Birdman of Israel

Unless you are Israeli, or a keen bird-watcher, you have probably never heard of him. But not only is he legendary as the Birdman of Israel, Yossi Leshem has also quietly saved lives. 

After serving in the Israeli Air Force, Yossi, a bird enthusiast, set up a field school in Har Gilo, a neighborhood in the south of Jerusalem. He went on to become the director of the Israel Society for the Protection of Nature where he developed the necessary means that would ensure the conservation of the rare Bonelli’s eagle and the frankly less attractive, Lappet-faced vulture. Thanks to his studies, these rare birds of prey are once again breeding safely and securely in Israel.  

But it is not just the lives of birds he has saved. Yossi has saved the lives of pilots. 

When Israel withdrew from Sinai in 1982, Israeli airspace needed for Air Force exercises, shrunk substantially. But what did not shrink, was the 500 million birds flying through Israel’s skies twice a year on their way to and from Europe and Africa. These one billion feathered friends flying in a more crowded Israeli airspace collided into plane engines. This brought down 9 military planes, caused 75 accidents (with costs incurred of half a million dollars each),  and thousands more accidents of various relative costs. Most tragically of all, birds flying into plane engines caused the death of three 3 pilots.

To enable safe passage for both bird and man alike, Yossi Leshem set up a research team. His team was a combination of ornithologists, the Israeli Air Force, Tel Aviv University, the Israel Society for the Protection of Nature and the Ministry of Science, Technology and Space. 

For 270 days he went up in a glider to map the routes and altitudes of the various bird species migrating through Israel’s skies. UAV’s (Unmanned aerial vehicle) and radar detection were also his tools.  The result was a successful surveillance used to alert the Air Force of the oncoming feathered army. The success of the mission saw a 76% reduction in collisions, over $730 million saved, and no loss of human life.

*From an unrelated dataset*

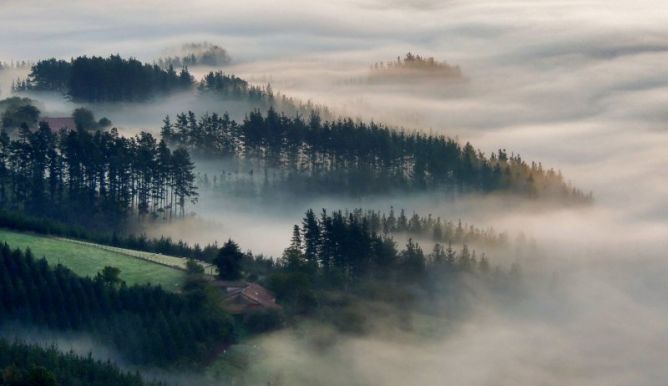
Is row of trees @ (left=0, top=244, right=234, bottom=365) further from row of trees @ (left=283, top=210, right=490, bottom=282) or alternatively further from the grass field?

The mapping not only points to the enterprise of Yossi Leshem, who is the well-deserved recipient of a Lifetime Achievement Award for Environmental Protection, it also speaks volumes about the ingenuity of birds. Like people, birds too are creatures of habit. Just as we leave at a particular time to go to work, and take a certain train or bus, birds (metaphorically) do too. Like someone heading to the office day in and day out, the birds choose the same route, the same altitude and same flying speed.

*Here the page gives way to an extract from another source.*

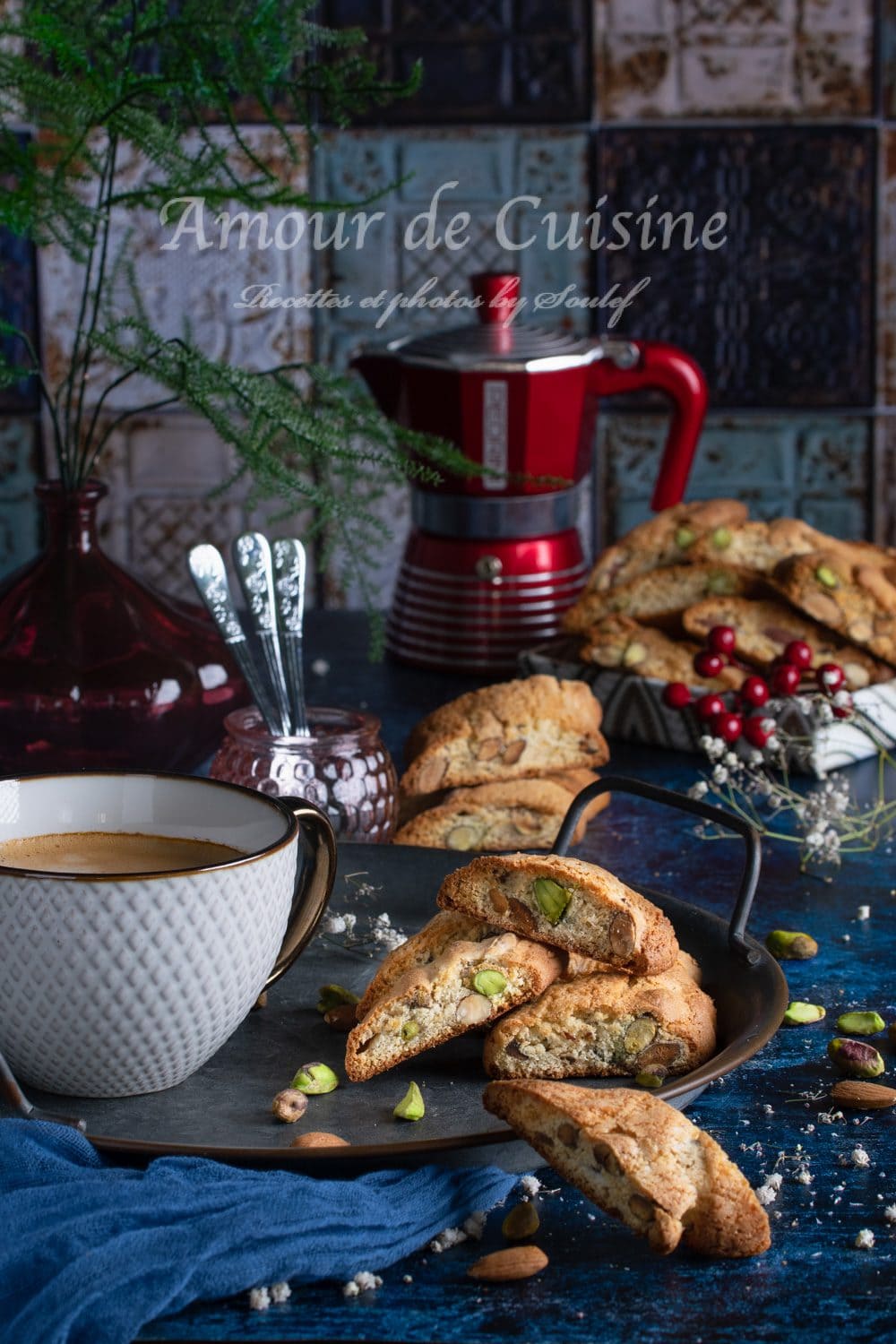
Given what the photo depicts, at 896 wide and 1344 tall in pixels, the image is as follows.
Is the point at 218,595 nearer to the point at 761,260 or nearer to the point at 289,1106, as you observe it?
the point at 289,1106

Another Leshem project that caused many to marvel at the wonders of creation involved storks. These large birds fly over Israel twice a year in such vast numbers they often block out the sun. Using satellite-tuned transmitters, Yossi  tracked a pair. Released in Germany, the male stork traveled to Spain while his female partner, flew via Israel to South Africa. 

Nine months later, the birds returned to their original European nest. Arriving first, the male prepared the home for his beloved who followed shortly after. For nine years these two extraordinary birds set off on their different paths, but without fail came back to find each other among hundreds of thousands of their friends to nest together again. 

Leshem also used birds as a natural form of pest control, rodents who chomp their way through valuable crops. On different farmland, he set up around 2,000 nesting boxes for kestrels and owls. The kestrels do the “day shift,” and the owls take the night. The non-chemical pest control did not damage the crops and the plenty of available rodent delicacies spiked a growth in the population of these treasured birds.